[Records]
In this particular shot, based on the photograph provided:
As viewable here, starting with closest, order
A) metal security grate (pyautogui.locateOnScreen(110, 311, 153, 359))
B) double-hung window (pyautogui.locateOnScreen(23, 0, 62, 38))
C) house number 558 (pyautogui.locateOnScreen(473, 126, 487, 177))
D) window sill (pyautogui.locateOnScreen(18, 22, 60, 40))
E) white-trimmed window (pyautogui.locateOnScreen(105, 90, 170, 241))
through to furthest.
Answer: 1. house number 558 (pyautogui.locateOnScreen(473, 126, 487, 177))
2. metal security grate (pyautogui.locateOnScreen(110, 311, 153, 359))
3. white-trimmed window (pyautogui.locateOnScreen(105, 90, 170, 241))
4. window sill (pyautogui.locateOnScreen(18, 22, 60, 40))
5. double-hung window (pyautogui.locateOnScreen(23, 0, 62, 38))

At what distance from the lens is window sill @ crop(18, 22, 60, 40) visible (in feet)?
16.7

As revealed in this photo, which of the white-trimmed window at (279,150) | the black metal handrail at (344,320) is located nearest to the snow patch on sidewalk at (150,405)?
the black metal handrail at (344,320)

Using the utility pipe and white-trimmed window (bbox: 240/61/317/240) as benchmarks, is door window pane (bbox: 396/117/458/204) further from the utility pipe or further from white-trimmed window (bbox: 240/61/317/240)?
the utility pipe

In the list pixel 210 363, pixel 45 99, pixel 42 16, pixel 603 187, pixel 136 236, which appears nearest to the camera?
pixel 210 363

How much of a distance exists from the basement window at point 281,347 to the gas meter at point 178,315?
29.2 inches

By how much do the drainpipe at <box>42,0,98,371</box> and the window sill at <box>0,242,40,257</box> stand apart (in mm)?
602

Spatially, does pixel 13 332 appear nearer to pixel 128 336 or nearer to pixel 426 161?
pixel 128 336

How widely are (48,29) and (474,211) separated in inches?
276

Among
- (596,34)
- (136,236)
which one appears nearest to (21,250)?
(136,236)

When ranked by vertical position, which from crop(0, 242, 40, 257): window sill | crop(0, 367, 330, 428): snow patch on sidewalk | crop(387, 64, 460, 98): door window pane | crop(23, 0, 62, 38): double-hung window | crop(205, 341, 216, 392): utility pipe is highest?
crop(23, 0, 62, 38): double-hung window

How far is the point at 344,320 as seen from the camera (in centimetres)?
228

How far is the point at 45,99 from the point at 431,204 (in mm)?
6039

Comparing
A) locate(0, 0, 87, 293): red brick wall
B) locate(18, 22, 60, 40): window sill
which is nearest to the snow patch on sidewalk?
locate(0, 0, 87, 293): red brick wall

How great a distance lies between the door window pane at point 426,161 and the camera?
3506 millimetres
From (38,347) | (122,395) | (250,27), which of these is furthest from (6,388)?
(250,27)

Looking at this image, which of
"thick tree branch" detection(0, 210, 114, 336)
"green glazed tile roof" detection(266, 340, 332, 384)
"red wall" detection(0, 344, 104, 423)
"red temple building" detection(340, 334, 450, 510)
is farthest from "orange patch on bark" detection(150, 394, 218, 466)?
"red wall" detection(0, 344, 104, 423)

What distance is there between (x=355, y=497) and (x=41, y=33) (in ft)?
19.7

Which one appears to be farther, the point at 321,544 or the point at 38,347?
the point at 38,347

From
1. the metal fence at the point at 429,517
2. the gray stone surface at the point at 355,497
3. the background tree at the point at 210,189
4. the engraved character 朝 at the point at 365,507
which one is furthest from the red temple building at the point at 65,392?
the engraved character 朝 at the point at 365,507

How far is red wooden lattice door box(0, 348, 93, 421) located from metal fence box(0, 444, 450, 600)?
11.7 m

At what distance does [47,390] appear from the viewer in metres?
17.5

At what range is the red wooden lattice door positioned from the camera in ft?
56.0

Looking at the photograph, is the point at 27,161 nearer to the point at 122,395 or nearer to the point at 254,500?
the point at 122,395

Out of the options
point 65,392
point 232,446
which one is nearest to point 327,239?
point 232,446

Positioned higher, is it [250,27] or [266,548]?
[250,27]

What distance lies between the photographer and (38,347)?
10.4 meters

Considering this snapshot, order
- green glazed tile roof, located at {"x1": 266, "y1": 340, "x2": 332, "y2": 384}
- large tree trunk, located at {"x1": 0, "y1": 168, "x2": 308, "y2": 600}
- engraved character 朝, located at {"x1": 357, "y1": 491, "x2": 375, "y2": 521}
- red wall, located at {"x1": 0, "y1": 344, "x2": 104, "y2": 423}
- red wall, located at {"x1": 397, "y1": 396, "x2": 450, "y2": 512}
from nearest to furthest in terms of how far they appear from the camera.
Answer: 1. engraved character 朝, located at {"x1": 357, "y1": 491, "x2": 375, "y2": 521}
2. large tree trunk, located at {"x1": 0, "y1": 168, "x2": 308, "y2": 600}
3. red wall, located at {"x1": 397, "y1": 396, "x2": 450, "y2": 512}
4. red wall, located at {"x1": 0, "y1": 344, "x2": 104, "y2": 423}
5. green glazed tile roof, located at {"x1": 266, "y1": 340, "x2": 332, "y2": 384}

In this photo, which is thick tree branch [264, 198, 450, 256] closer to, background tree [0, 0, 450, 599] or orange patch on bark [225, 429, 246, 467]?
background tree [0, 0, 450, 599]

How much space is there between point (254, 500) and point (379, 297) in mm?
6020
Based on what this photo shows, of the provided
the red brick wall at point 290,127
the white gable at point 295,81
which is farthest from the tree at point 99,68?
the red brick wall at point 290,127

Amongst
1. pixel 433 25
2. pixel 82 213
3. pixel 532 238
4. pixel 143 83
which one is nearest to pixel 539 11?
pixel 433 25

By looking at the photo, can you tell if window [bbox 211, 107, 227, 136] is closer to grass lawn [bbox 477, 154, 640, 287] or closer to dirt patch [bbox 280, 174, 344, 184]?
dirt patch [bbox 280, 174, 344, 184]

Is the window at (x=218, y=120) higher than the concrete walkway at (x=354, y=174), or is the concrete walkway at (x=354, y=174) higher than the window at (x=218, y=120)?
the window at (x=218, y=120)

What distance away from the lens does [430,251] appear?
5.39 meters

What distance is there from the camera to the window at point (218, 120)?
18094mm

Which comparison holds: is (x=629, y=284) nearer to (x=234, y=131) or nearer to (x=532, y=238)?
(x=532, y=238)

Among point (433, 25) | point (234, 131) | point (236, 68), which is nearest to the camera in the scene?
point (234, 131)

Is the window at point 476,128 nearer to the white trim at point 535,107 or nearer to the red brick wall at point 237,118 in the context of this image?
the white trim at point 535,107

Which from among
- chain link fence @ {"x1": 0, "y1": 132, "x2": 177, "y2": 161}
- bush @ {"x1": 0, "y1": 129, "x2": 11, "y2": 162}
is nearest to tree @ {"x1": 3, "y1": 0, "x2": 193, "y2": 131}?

Required work:
Reproduce all of the items above word for word, without changing anything.

Response:
In this particular shot, based on the photograph provided:
As viewable here, starting with closest, order
A) metal security grate (pyautogui.locateOnScreen(110, 311, 153, 359))
B) double-hung window (pyautogui.locateOnScreen(23, 0, 62, 38))
C) house number 558 (pyautogui.locateOnScreen(473, 126, 487, 177))
D) window sill (pyautogui.locateOnScreen(18, 22, 60, 40))
E) white-trimmed window (pyautogui.locateOnScreen(105, 90, 170, 241))
through to furthest.
Answer: 1. house number 558 (pyautogui.locateOnScreen(473, 126, 487, 177))
2. metal security grate (pyautogui.locateOnScreen(110, 311, 153, 359))
3. white-trimmed window (pyautogui.locateOnScreen(105, 90, 170, 241))
4. window sill (pyautogui.locateOnScreen(18, 22, 60, 40))
5. double-hung window (pyautogui.locateOnScreen(23, 0, 62, 38))

At what distance from the lens is window sill @ crop(18, 22, 60, 40) visible (in feet)?
16.7

As revealed in this photo, which of the white-trimmed window at (279,150) | the black metal handrail at (344,320) is located nearest to the snow patch on sidewalk at (150,405)?
the black metal handrail at (344,320)

Using the utility pipe and white-trimmed window (bbox: 240/61/317/240) as benchmarks, is door window pane (bbox: 396/117/458/204) further from the utility pipe or further from white-trimmed window (bbox: 240/61/317/240)?
the utility pipe

In the list pixel 210 363, pixel 45 99, pixel 42 16, pixel 603 187, pixel 136 236, which appears nearest to the camera?
pixel 210 363

How much of a distance exists from the basement window at point 281,347 to the gas meter at point 178,315?
29.2 inches

By how much do the drainpipe at <box>42,0,98,371</box> and the window sill at <box>0,242,40,257</box> stand apart (in mm)?
602

Spatially, does pixel 13 332 appear nearer to pixel 128 336 or nearer to pixel 426 161?
pixel 128 336

How widely are (48,29) and (474,211) separated in inches?
276

Among
- (596,34)
- (136,236)
which one appears nearest to (21,250)?
(136,236)

When ranked by vertical position, which from crop(0, 242, 40, 257): window sill | crop(0, 367, 330, 428): snow patch on sidewalk | crop(387, 64, 460, 98): door window pane | crop(23, 0, 62, 38): double-hung window | crop(205, 341, 216, 392): utility pipe is highest?
crop(23, 0, 62, 38): double-hung window

How far is the point at 344,320 as seen from the camera (in centimetres)?
228

How far is the point at 45,99 from the point at 431,204 (in mm)?
6039

Comparing
A) locate(0, 0, 87, 293): red brick wall
B) locate(18, 22, 60, 40): window sill
which is nearest to the snow patch on sidewalk?
locate(0, 0, 87, 293): red brick wall

How great a distance lies between the door window pane at point 426,161 and the camera?
3506 millimetres
From (38,347) | (122,395) | (250,27), which of these is furthest from (6,388)?
(250,27)

Looking at this image, which of
"thick tree branch" detection(0, 210, 114, 336)
"green glazed tile roof" detection(266, 340, 332, 384)
"red wall" detection(0, 344, 104, 423)
"red temple building" detection(340, 334, 450, 510)
is farthest from "orange patch on bark" detection(150, 394, 218, 466)?
"red wall" detection(0, 344, 104, 423)

What distance is there between (x=355, y=497) and (x=41, y=33) (in ft)?
19.7

Which one appears to be farther, the point at 321,544 or the point at 38,347?
the point at 38,347

From
1. the metal fence at the point at 429,517
2. the gray stone surface at the point at 355,497
3. the background tree at the point at 210,189
4. the engraved character 朝 at the point at 365,507
which one is furthest from the red temple building at the point at 65,392?
the engraved character 朝 at the point at 365,507

How far is red wooden lattice door box(0, 348, 93, 421) located from metal fence box(0, 444, 450, 600)?
11.7 m

At what distance does [47,390] appear from the viewer in metres?
17.5

At what range is the red wooden lattice door positioned from the camera in ft?
56.0

Looking at the photograph, is the point at 27,161 nearer to the point at 122,395 or nearer to the point at 254,500?
the point at 122,395

Out of the options
point 65,392
point 232,446
which one is nearest to point 327,239?
point 232,446

Positioned higher, is it [250,27] or [266,548]?
[250,27]

What distance lies between the photographer and (38,347)?
10.4 meters

Considering this snapshot, order
- green glazed tile roof, located at {"x1": 266, "y1": 340, "x2": 332, "y2": 384}
- large tree trunk, located at {"x1": 0, "y1": 168, "x2": 308, "y2": 600}
- engraved character 朝, located at {"x1": 357, "y1": 491, "x2": 375, "y2": 521}
- red wall, located at {"x1": 0, "y1": 344, "x2": 104, "y2": 423}
- red wall, located at {"x1": 397, "y1": 396, "x2": 450, "y2": 512}
from nearest to furthest in terms of how far they appear from the camera.
Answer: 1. engraved character 朝, located at {"x1": 357, "y1": 491, "x2": 375, "y2": 521}
2. large tree trunk, located at {"x1": 0, "y1": 168, "x2": 308, "y2": 600}
3. red wall, located at {"x1": 397, "y1": 396, "x2": 450, "y2": 512}
4. red wall, located at {"x1": 0, "y1": 344, "x2": 104, "y2": 423}
5. green glazed tile roof, located at {"x1": 266, "y1": 340, "x2": 332, "y2": 384}

In this photo, which is thick tree branch [264, 198, 450, 256] closer to, background tree [0, 0, 450, 599] or orange patch on bark [225, 429, 246, 467]?
background tree [0, 0, 450, 599]

How much space is there between point (254, 500) and point (379, 297) in mm?
6020
Based on what this photo shows, of the provided
the red brick wall at point 290,127
the white gable at point 295,81
which is farthest from the tree at point 99,68?
the red brick wall at point 290,127

Amongst
1. pixel 433 25
2. pixel 82 213
3. pixel 532 238
4. pixel 143 83
which one is nearest to pixel 539 11?
pixel 433 25

By looking at the photo, can you tell if window [bbox 211, 107, 227, 136] is closer to grass lawn [bbox 477, 154, 640, 287] or closer to dirt patch [bbox 280, 174, 344, 184]?
dirt patch [bbox 280, 174, 344, 184]

Is the window at (x=218, y=120) higher than the concrete walkway at (x=354, y=174), or is the concrete walkway at (x=354, y=174) higher than the window at (x=218, y=120)?
the window at (x=218, y=120)

What distance away from the lens does [430,251] appear?
5.39 meters

What distance is there from the camera to the window at point (218, 120)?
18094mm

Which comparison holds: is (x=629, y=284) nearer to (x=234, y=131) or nearer to (x=532, y=238)?
(x=532, y=238)

Among point (433, 25) | point (234, 131) | point (236, 68), which is nearest to the camera in the scene?
point (234, 131)

Is the window at point 476,128 nearer to the white trim at point 535,107 or nearer to the red brick wall at point 237,118 in the context of this image?
the white trim at point 535,107

Which from among
- chain link fence @ {"x1": 0, "y1": 132, "x2": 177, "y2": 161}
- bush @ {"x1": 0, "y1": 129, "x2": 11, "y2": 162}
is nearest to tree @ {"x1": 3, "y1": 0, "x2": 193, "y2": 131}?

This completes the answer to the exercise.